For Marietta, with Love
When Reynolds Ernst, cynical and damaged of heart, returns to the little community of his birth after thirty years’ knocking about, little does he know that he’s about to rediscover the love of his life—only to be faced with the prospect of losing her forever. This is the story of how two people search for, and find, healing and peace in the midst of loss.
How they come to believe with all their hearts that love and family are worth the risk….
He must feel her eyes on him, for he lifts his head and looks at her questioningly. She jerks her gaze away, then looks back slowly….

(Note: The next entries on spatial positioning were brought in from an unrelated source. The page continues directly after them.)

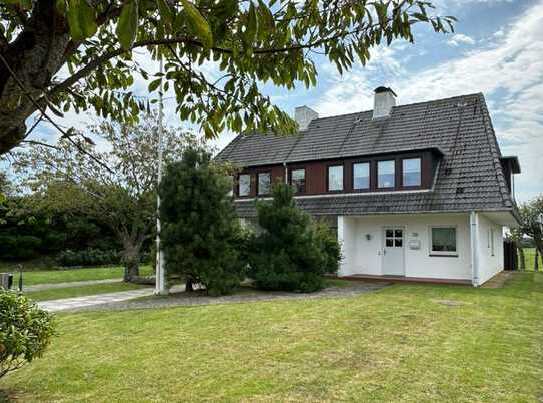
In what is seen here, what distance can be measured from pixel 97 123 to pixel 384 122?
489 inches

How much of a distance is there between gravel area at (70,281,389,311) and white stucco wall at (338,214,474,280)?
3.35m

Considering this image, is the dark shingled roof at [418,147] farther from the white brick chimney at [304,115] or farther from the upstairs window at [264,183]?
the upstairs window at [264,183]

“What?” he says. “What is it?”
“Oh, not a thing.” She gives a little, nervous laugh. It wouldn’t do to ask him how he’s kept such good manners, given how he lives. “I was just thinking how nice it is to have someone—no, not someone—you. It’s nice to have you sitting across from me, having breakfast this morning.” She watches something come and go in his eyes, a kind of pleasant curiosity, and disquiet moves through her. She needs to remember to guard herself, not let him see how scared and alone she feels.
A bit flustered, she looks down at her near empty plate, then lays her napkin beside it and dusts her fingers together. She stands and reaches for the coffeepot. “Another drop?”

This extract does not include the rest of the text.